Andie attendit le troisième clignotement du spot sur l’écran pour prendre le message. La face de chien de Bailey apparut. La fatigue creusait des rides autour de sa bouche.
— Belle rousse, j’ai quelque chose sur cette mutante.
— Mélanie Ryton ?
— Elle-même. Ne t’excite pas. Rien que des trucs plutôt décousus.
— C’est-à-dire ?
— Une déclaration de vol de glisseur déposée il y a deux mois par un homme d’affaires du Maryland. (Bailey loucha sur une feuille qui s’étalait sur son bureau.) Un certain Benjamin Cariddi prétend que Mélanie Ryton lui a volé son véhicule.
— Il a bien spécifié son nom ? Comment le connaissait-il ?
— Il déclare sur ce papier que c’était sa petite amie. Ils se sont disputés.
— Avec sa petite amie ?
— Oui. Il dit qu’elle était employée comme danseuse exotique au Star Chamber. (Bailey releva les yeux.) C’est un endroit où je n’enverrais pas mon pire ennemi.
Andie esquissa un sourire glacé.
— C’est peut-être l’endroit où M. Cariddi trouve toutes ses petites amies.
— En tout cas, le glisseur a été retrouvé. Abandonné près d’une station de métro dans une banlieue du Maryland.
— Et ça fait longtemps qu’on n’a pas de nouvelles de la petite ?
— Aucune piste.
— Peux-tu me transmettre une copie de ce rapport ?
— Bien sûr, belle rousse. Tu veux autre chose ?

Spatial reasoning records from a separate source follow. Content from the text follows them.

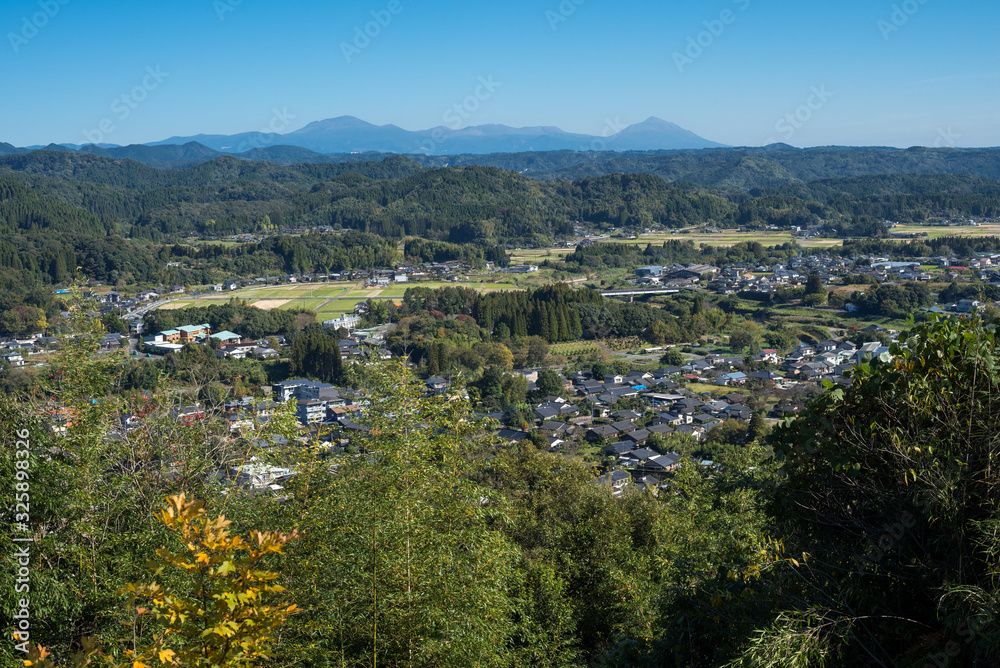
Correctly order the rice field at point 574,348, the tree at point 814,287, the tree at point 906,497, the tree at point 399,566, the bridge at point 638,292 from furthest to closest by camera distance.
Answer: the bridge at point 638,292 → the tree at point 814,287 → the rice field at point 574,348 → the tree at point 399,566 → the tree at point 906,497

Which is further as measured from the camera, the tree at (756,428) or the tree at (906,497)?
the tree at (756,428)

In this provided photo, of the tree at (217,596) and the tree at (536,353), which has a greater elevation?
the tree at (217,596)

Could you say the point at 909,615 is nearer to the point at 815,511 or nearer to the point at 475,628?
the point at 815,511

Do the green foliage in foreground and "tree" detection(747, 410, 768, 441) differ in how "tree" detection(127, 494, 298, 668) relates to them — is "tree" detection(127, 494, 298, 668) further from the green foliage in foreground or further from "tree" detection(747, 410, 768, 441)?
"tree" detection(747, 410, 768, 441)

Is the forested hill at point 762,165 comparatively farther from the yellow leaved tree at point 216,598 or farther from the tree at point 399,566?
the yellow leaved tree at point 216,598

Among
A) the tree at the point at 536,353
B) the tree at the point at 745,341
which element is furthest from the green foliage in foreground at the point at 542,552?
the tree at the point at 745,341

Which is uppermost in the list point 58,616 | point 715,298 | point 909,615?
point 909,615

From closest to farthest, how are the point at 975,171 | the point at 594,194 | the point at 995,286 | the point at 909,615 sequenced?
the point at 909,615 → the point at 995,286 → the point at 594,194 → the point at 975,171

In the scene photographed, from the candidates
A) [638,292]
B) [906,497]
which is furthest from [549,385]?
[638,292]

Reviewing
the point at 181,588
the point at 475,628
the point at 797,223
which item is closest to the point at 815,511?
the point at 475,628

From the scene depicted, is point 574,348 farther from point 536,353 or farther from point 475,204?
point 475,204

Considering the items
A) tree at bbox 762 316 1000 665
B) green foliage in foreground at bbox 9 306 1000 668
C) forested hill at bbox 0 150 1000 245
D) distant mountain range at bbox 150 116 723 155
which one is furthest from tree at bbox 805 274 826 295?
distant mountain range at bbox 150 116 723 155
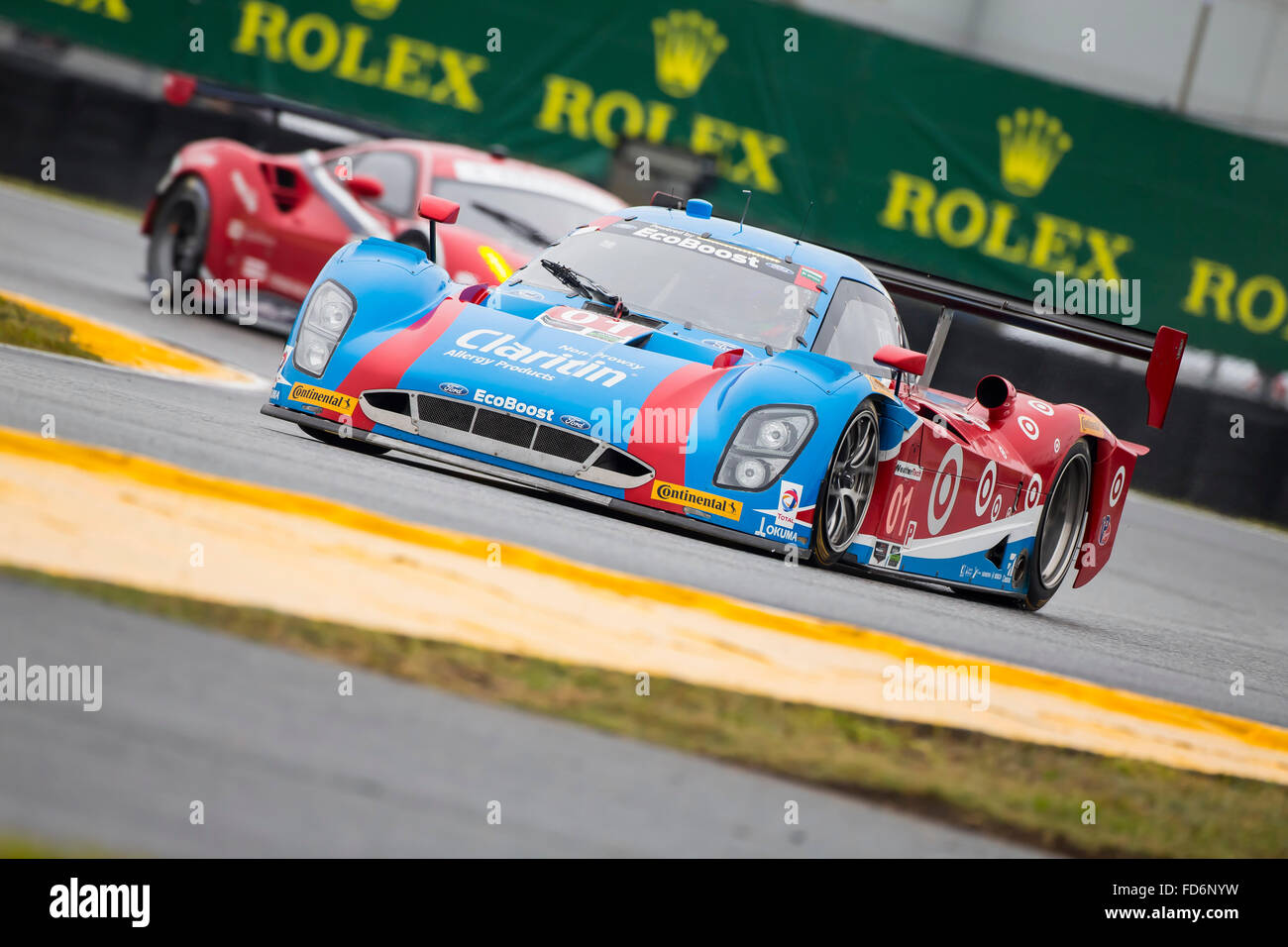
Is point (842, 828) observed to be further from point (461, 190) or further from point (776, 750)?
point (461, 190)

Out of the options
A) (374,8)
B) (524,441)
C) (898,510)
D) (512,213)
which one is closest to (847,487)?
(898,510)

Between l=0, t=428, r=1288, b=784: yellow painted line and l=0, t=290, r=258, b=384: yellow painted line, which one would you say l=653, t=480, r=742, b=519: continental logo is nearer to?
l=0, t=428, r=1288, b=784: yellow painted line

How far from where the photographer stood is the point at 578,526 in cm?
581

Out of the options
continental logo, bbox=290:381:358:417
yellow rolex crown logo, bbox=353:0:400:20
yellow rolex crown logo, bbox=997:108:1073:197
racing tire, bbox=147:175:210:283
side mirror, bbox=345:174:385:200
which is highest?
yellow rolex crown logo, bbox=353:0:400:20

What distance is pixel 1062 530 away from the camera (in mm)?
8219

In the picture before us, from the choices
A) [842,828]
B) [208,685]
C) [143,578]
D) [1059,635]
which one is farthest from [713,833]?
[1059,635]

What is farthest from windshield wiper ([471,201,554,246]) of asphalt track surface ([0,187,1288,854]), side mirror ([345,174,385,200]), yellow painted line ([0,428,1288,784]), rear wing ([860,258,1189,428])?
yellow painted line ([0,428,1288,784])

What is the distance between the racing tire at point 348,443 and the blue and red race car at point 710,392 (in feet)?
0.05

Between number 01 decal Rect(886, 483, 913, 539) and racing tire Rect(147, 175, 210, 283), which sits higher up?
racing tire Rect(147, 175, 210, 283)

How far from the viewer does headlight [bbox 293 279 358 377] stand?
6383 mm

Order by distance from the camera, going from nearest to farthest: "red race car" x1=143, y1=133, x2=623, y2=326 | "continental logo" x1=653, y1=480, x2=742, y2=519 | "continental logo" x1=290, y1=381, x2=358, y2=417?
"continental logo" x1=653, y1=480, x2=742, y2=519
"continental logo" x1=290, y1=381, x2=358, y2=417
"red race car" x1=143, y1=133, x2=623, y2=326

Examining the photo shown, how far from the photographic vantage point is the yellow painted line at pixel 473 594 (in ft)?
12.9

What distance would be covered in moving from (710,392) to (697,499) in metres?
0.38

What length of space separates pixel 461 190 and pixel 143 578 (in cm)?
821
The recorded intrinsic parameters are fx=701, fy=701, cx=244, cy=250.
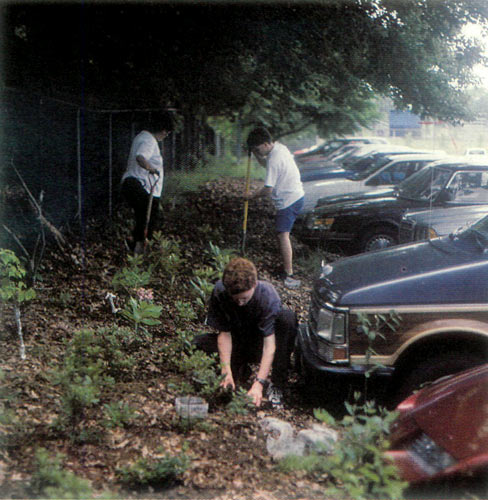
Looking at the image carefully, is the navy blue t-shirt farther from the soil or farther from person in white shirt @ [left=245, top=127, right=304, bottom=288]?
person in white shirt @ [left=245, top=127, right=304, bottom=288]

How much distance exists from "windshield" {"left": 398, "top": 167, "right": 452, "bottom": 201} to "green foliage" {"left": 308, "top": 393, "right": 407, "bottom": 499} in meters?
4.81

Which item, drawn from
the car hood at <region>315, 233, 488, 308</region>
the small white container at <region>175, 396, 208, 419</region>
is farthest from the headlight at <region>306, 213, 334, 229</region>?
the small white container at <region>175, 396, 208, 419</region>

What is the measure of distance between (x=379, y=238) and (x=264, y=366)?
15.2 ft

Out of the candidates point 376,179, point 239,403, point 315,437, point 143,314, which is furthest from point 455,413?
point 376,179

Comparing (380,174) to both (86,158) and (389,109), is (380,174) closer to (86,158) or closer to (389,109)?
(389,109)

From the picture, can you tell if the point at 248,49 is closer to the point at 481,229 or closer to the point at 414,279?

— Oui. Dis-moi ce que je dois raconter à ses parents.
La navette avait une demi-heure de retard. Michael faisait les cent pas à la station d’embarquement. Un petit groupe de mutants était à la cafétéria, mais il préféra éviter leur compagnie. Se trouver assis en face de mutants était bien la dernière chose dont il avait envie.
C’était leur communauté qui lui valait en ce moment la plupart de ses problèmes.
Il avait déposé Kelly rapidement ; pas au point, toutefois, de n’avoir pas remarqué son regard troublé et déçu à la fois. À cette heure, il aurait dû se trouver avec elle.